Esse “preconceito” começou a mudar no início desse mês ao me deparar com uma matéria na revista Piauí, número 57, em que Ivan faz um longo e minucioso relato sobre o acidente envolvendo o Boeing da Gol, ocorrido em setembro de 2006. Fiquei impressionado não só pela riqueza dos detalhes, como pela clareza e a qualidade do texto.
Para quem não sabe, a Piauí é provavelmente o que de melhor há em jornalismo impresso no país. Suas matérias são referências em termos de bom jornalismo, mais especificamente do que se convencionou chamar de Jornalismo Literário. Não tive mais dúvidas : ali estava um autor de primeiro time.
Por coincidência, poucos dias depois, ao flanar pela feirinha de livros que voltou a ser montada na Praça Seans Pena (Tijuca- Rio de Janeiro), me deparo com o primeiro livro de não ficção de Ivan, lançado em 2000, e que trata, assim como na matéria da Piauí ( que na verdade é uma prévia de seu próximo livro), de acidentes aéreos, “Caixa Preta”.
Definitivamente, preconceito é coisa das mais atrasadas.

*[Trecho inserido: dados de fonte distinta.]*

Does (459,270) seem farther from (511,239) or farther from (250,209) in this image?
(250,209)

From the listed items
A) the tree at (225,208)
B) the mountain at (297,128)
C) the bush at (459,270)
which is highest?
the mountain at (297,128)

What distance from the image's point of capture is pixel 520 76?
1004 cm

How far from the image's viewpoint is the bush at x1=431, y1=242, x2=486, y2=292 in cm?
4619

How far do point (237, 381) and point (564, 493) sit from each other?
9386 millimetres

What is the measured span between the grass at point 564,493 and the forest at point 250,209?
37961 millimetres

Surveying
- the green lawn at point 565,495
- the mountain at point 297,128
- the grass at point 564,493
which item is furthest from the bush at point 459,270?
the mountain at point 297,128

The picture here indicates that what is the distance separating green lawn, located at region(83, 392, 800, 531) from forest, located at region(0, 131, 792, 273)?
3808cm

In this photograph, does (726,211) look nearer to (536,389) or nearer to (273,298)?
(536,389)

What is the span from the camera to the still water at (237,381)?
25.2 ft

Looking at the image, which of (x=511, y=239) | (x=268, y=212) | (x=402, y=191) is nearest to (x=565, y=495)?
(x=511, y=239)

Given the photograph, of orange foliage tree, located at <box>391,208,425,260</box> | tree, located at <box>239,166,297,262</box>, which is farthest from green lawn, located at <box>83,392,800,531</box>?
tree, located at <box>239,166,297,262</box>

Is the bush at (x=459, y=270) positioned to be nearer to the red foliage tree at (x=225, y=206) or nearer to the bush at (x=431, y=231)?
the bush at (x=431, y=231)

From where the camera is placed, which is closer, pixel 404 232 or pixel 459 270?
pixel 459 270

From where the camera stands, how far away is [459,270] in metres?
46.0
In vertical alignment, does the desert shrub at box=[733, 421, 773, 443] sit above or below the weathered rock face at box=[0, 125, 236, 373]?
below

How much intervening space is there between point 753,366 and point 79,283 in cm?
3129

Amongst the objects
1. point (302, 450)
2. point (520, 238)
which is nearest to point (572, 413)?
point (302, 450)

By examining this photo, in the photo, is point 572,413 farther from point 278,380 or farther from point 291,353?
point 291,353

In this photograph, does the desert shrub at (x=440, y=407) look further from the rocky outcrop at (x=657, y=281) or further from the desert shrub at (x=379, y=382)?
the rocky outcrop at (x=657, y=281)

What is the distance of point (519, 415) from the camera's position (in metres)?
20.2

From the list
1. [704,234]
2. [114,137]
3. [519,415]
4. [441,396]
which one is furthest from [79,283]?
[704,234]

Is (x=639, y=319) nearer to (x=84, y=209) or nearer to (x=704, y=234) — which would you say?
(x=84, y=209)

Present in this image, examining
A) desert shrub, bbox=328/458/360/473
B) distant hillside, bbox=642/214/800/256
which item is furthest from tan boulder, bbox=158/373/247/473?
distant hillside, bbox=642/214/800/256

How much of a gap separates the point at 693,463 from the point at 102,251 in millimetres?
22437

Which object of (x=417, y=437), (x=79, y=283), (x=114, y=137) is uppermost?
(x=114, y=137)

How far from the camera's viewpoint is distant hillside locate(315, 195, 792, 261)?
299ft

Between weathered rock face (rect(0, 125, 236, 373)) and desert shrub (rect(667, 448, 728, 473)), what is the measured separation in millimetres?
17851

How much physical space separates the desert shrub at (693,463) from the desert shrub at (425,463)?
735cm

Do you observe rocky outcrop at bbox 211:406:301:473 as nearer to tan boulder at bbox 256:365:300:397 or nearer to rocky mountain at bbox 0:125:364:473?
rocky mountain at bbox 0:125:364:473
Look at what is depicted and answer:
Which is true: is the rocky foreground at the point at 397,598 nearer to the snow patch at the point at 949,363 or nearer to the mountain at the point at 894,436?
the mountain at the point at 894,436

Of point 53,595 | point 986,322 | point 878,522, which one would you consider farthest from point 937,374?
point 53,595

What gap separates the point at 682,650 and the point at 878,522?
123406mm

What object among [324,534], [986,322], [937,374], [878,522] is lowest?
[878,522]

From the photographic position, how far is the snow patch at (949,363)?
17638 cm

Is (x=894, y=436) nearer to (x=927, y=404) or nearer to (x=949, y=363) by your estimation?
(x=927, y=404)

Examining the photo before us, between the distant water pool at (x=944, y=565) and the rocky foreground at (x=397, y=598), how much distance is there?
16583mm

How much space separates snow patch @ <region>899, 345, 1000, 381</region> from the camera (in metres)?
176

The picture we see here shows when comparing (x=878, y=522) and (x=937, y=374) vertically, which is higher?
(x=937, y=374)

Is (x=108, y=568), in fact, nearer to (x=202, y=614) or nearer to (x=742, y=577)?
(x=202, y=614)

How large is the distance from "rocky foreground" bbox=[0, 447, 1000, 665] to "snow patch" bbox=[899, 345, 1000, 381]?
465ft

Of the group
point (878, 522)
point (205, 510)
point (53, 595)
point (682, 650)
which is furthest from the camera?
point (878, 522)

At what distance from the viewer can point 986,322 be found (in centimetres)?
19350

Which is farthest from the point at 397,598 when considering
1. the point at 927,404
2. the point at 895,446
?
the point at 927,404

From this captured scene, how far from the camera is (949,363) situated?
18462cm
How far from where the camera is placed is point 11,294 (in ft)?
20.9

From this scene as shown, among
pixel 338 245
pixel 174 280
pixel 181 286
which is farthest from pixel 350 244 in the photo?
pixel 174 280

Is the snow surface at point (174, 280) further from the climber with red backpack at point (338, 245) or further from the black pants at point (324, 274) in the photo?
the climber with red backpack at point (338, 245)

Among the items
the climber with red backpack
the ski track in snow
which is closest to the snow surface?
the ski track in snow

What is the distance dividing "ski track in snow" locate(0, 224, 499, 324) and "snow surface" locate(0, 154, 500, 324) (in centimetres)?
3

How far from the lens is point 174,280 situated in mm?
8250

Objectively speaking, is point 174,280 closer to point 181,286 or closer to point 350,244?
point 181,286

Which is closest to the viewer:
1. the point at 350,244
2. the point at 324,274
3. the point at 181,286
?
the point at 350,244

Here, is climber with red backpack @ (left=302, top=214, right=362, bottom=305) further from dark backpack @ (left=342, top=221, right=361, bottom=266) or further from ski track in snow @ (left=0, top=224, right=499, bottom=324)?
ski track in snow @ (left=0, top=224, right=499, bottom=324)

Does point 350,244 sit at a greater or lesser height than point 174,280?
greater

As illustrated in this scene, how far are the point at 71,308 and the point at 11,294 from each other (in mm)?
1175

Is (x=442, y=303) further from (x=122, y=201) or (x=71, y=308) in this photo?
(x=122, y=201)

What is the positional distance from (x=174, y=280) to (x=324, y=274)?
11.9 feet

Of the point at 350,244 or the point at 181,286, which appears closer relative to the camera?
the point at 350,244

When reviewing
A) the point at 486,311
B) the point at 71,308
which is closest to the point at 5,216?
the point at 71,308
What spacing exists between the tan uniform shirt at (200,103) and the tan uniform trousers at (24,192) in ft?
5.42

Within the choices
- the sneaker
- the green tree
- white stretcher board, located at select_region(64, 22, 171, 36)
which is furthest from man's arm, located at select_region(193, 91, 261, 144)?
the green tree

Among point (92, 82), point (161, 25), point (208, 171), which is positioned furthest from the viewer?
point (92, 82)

Por conta disso, perdi 11 anos para conhecer o livro. Trata-se de uma obra prima.
Aviação é um tema caro à Ivan pois é uma de suas paixões, já que ele foi aviador amador durante muitos anos. Essa intimidade com a causa, aliada à uma obstinação profunda na busca de detalhes e entrevistas com personagens, temperada por uma veia fantástica de escritor, capaz de transformar as mais de 300 páginas de “Caixa Preta”  em um filme de aventura ( e , em muitos momentos, de terror), fazem a leitura fluir na mesma velocidade e emoção dos acontecimentos narrados.
Ivan investiga três dos acidentes mais terríveis da história da aviação brasileira : O primeiro (e mais famoso) foi o do vôo RG-820 que em julho de 1973 fazia a rota Rio- Paris e, poucos momentos antes de atingir o aeroporto de Orly, na capital francesa, foi acometido por um incêndio e teve que descer em uma horta nos arredores da cidade. Nesse acidente, morreram, entre outros, o cantor Agostinho dos Santos, o Senador (e Chefe do Dops durante o Estado Novo), Filinto Muller e o narrador esportivo da TV Globo, Júlio Delamare.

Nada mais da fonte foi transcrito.